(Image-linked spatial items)
-----

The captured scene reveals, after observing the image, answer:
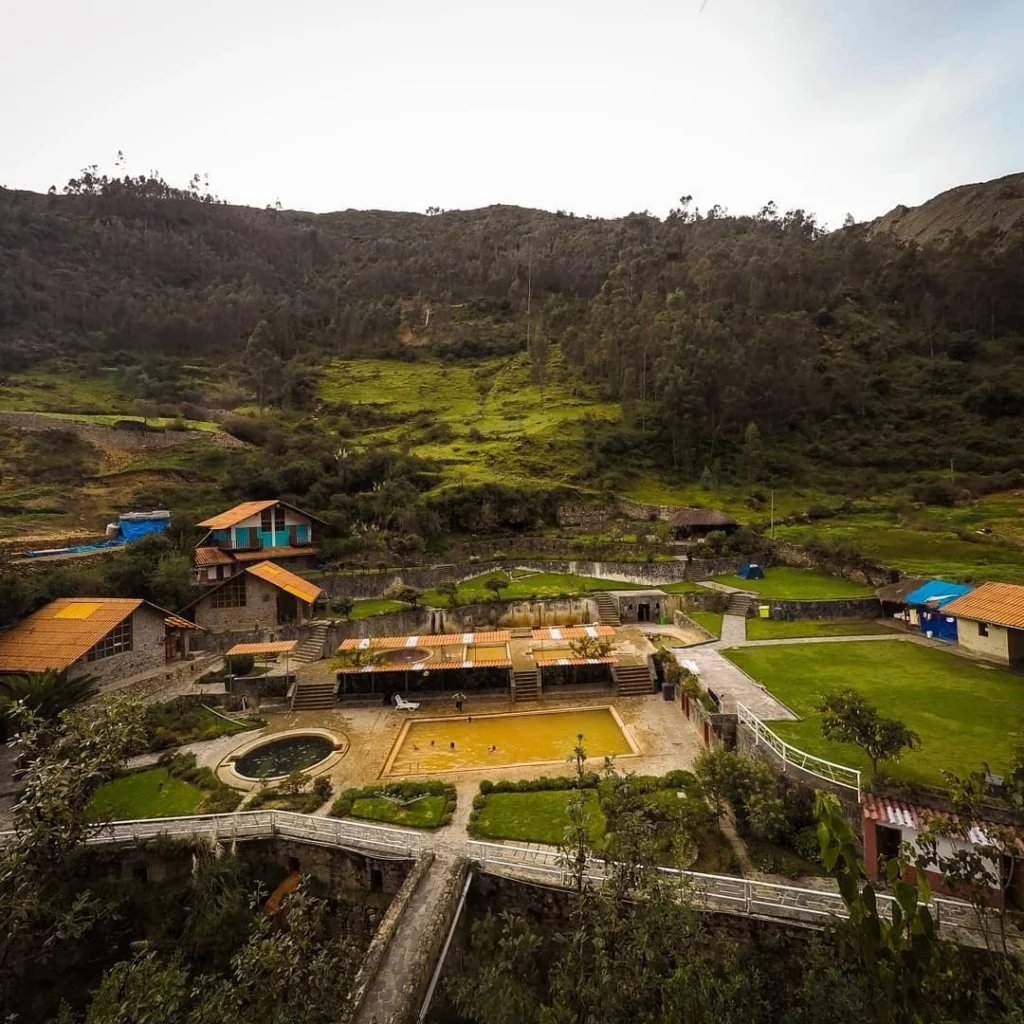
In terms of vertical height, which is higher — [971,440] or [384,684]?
[971,440]

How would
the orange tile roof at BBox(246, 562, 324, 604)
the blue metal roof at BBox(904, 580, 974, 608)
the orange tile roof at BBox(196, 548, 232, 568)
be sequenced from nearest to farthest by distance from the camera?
the blue metal roof at BBox(904, 580, 974, 608)
the orange tile roof at BBox(246, 562, 324, 604)
the orange tile roof at BBox(196, 548, 232, 568)

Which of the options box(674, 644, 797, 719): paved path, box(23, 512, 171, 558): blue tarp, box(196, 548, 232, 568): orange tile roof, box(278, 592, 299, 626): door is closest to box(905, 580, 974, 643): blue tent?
box(674, 644, 797, 719): paved path

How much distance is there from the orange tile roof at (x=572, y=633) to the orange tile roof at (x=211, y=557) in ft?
68.2

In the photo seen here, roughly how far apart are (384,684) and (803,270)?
96193mm

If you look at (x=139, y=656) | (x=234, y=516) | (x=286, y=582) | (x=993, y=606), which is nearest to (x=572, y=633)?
(x=286, y=582)

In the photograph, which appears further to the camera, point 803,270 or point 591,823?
point 803,270

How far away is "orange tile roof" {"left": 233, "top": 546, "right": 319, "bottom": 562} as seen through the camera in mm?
39375

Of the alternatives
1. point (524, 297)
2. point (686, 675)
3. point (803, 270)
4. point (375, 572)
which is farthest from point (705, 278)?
point (686, 675)

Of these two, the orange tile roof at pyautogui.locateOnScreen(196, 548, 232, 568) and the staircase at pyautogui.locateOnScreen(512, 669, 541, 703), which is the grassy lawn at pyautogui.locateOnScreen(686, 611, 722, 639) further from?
the orange tile roof at pyautogui.locateOnScreen(196, 548, 232, 568)

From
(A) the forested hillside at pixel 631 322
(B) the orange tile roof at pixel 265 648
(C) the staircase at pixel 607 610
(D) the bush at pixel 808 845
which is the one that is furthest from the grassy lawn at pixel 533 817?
(A) the forested hillside at pixel 631 322

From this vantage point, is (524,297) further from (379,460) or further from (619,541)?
(619,541)

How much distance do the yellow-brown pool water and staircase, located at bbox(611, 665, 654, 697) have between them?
70.8 inches

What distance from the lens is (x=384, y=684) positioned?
27.8 m

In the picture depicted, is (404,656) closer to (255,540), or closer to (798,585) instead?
(255,540)
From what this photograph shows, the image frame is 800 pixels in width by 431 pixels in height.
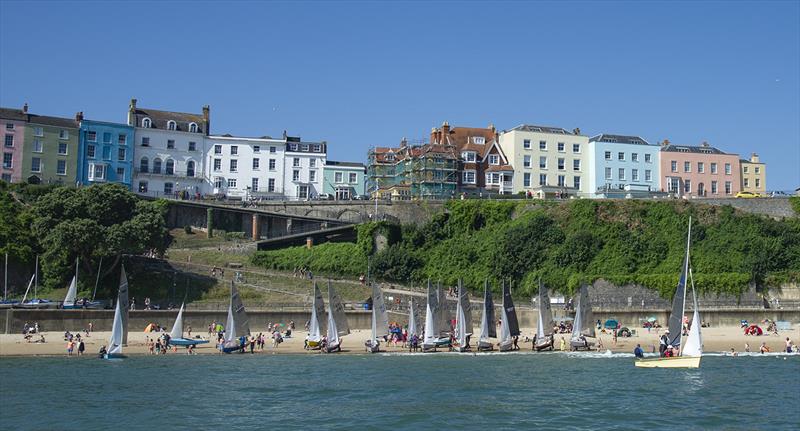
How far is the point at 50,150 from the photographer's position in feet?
266

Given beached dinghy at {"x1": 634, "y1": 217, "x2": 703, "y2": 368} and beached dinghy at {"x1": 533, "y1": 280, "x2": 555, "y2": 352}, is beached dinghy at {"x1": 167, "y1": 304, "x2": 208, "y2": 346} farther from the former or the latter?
beached dinghy at {"x1": 634, "y1": 217, "x2": 703, "y2": 368}

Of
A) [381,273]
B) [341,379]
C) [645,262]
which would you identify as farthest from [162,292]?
[645,262]

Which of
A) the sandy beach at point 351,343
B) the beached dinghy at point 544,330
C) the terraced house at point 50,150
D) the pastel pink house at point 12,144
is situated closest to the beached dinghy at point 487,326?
the sandy beach at point 351,343

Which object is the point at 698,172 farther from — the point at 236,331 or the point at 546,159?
the point at 236,331

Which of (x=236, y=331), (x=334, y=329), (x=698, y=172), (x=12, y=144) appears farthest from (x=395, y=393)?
(x=698, y=172)

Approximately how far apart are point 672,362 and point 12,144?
65431 millimetres

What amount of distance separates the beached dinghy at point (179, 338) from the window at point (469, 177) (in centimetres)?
4281

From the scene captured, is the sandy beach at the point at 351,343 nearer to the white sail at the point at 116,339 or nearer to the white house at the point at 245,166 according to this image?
the white sail at the point at 116,339

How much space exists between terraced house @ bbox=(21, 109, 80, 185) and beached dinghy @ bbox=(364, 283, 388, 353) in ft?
142

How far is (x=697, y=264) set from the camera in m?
61.5

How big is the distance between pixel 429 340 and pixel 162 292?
22745 mm

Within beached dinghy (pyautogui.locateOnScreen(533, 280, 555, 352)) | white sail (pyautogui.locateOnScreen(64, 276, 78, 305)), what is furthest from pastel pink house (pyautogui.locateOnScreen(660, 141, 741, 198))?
white sail (pyautogui.locateOnScreen(64, 276, 78, 305))

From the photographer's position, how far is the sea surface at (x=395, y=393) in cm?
3159

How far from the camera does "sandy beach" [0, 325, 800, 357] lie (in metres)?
49.4
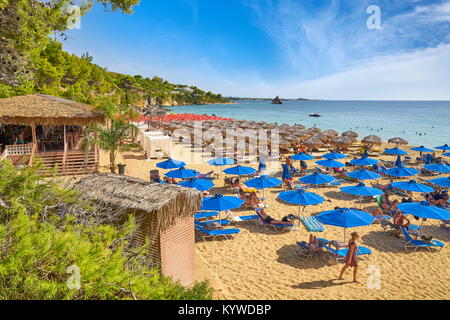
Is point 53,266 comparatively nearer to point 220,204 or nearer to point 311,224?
point 220,204

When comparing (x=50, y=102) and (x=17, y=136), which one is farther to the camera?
(x=17, y=136)

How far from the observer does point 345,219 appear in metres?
7.05

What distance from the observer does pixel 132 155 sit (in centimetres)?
1948

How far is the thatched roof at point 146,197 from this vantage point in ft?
16.6

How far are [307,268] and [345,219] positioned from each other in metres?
1.59

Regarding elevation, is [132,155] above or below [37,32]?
below

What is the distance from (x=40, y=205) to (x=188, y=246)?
9.57 feet

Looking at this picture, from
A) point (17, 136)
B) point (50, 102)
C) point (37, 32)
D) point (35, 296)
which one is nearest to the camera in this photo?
point (35, 296)

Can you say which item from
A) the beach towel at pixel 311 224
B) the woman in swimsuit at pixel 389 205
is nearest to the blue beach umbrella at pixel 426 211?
the woman in swimsuit at pixel 389 205

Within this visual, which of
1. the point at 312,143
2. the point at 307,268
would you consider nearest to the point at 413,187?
the point at 307,268

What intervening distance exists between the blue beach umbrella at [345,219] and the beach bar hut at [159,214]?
3732 millimetres

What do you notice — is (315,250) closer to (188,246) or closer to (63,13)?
(188,246)

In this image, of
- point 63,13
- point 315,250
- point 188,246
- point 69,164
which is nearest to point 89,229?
point 188,246
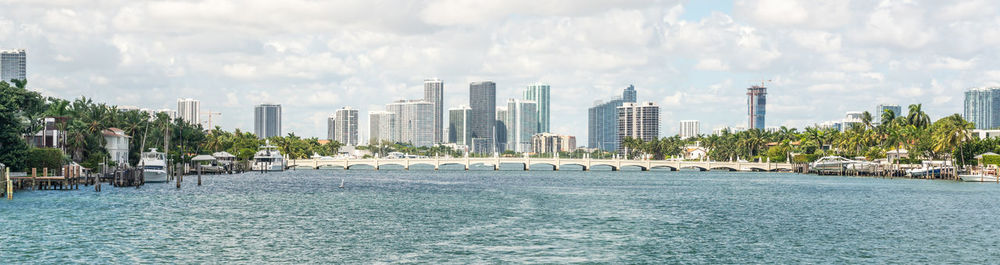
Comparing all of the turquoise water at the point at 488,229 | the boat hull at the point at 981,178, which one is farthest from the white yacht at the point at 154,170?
the boat hull at the point at 981,178

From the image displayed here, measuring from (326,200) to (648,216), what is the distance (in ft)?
110

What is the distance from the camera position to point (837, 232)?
5469 centimetres

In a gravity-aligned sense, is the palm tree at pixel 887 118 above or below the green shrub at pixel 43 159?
above

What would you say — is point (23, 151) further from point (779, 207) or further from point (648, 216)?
point (779, 207)

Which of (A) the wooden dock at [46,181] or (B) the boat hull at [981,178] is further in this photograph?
(B) the boat hull at [981,178]

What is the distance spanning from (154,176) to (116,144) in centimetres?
2078

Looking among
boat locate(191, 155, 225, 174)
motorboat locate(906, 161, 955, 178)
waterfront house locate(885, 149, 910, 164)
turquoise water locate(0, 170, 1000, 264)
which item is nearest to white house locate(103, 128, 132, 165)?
boat locate(191, 155, 225, 174)

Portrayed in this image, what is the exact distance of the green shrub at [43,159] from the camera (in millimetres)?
92438

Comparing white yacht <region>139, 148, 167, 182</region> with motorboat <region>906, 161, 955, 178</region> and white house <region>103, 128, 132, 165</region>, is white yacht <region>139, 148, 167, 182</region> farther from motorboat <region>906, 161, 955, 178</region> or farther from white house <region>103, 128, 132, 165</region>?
motorboat <region>906, 161, 955, 178</region>

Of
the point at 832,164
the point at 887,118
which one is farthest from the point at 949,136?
the point at 887,118

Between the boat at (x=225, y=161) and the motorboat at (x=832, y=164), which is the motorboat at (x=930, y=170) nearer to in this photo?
the motorboat at (x=832, y=164)

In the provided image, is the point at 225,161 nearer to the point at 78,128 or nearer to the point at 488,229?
the point at 78,128

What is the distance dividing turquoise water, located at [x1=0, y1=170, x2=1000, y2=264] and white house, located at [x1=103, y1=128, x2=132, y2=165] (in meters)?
42.5

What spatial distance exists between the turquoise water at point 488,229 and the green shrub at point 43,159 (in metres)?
9.27
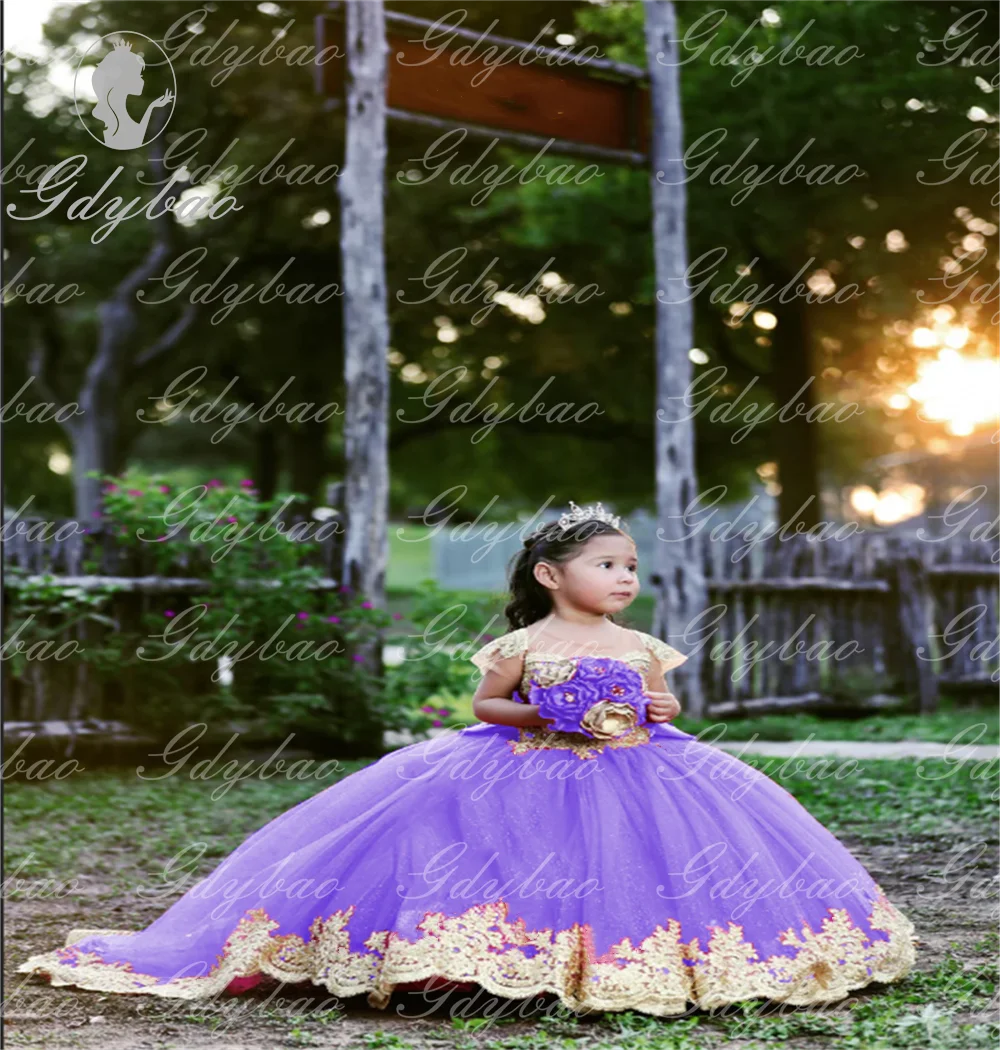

-----

Lay out the part running from the line containing "Between the boat" through the end of the items as a Markdown table with the columns Row and Item line, skipping blank lines. Leave the pictures out.

| Row | Item line |
|---|---|
| 1 | Between the boat at (x=225, y=161) and the motorboat at (x=832, y=164), which is the motorboat at (x=930, y=170) nearer to in this photo? |
| 2 | the motorboat at (x=832, y=164) |
| 3 | In the provided image, is the point at 225,161 nearer to the point at 78,128 or nearer to the point at 488,229? |
| 4 | the point at 78,128 |
| 5 | What is the distance dividing turquoise water, located at [x1=0, y1=170, x2=1000, y2=264] and white house, located at [x1=103, y1=128, x2=132, y2=165] (in meters)? |
| 6 | 42.5 |
| 7 | What spatial distance exists between the turquoise water at point 488,229 and the green shrub at point 43,159 (in metres)? |
| 8 | 9.27 |